*Your instructions*
Write all of the lines below out again, exactly as they stand.

*Record extracts*
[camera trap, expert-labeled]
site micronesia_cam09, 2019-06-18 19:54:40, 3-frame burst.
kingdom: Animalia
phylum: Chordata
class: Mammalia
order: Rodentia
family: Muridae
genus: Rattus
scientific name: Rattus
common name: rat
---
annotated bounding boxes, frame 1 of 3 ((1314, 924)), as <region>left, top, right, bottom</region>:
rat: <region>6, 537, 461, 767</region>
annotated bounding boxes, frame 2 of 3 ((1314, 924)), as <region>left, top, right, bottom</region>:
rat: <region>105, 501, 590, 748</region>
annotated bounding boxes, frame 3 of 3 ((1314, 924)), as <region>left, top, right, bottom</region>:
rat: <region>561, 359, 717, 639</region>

*Output for this exercise*
[camera trap, expert-labeled]
site micronesia_cam09, 2019-06-18 19:54:40, 3-frame burst.
kingdom: Animalia
phylum: Chordata
class: Mammalia
order: Rodentia
family: Muridae
genus: Rattus
scientific name: Rattus
common name: rat
---
annotated bounding boxes, frame 1 of 3 ((1314, 924)), as <region>left, top, right, bottom</region>:
rat: <region>6, 537, 461, 767</region>
annotated bounding boxes, frame 2 of 3 ((1314, 924)), as <region>left, top, right, bottom</region>:
rat: <region>105, 501, 590, 748</region>
annotated bounding boxes, frame 3 of 3 ((1314, 924)), as <region>left, top, right, bottom</region>:
rat: <region>561, 359, 717, 639</region>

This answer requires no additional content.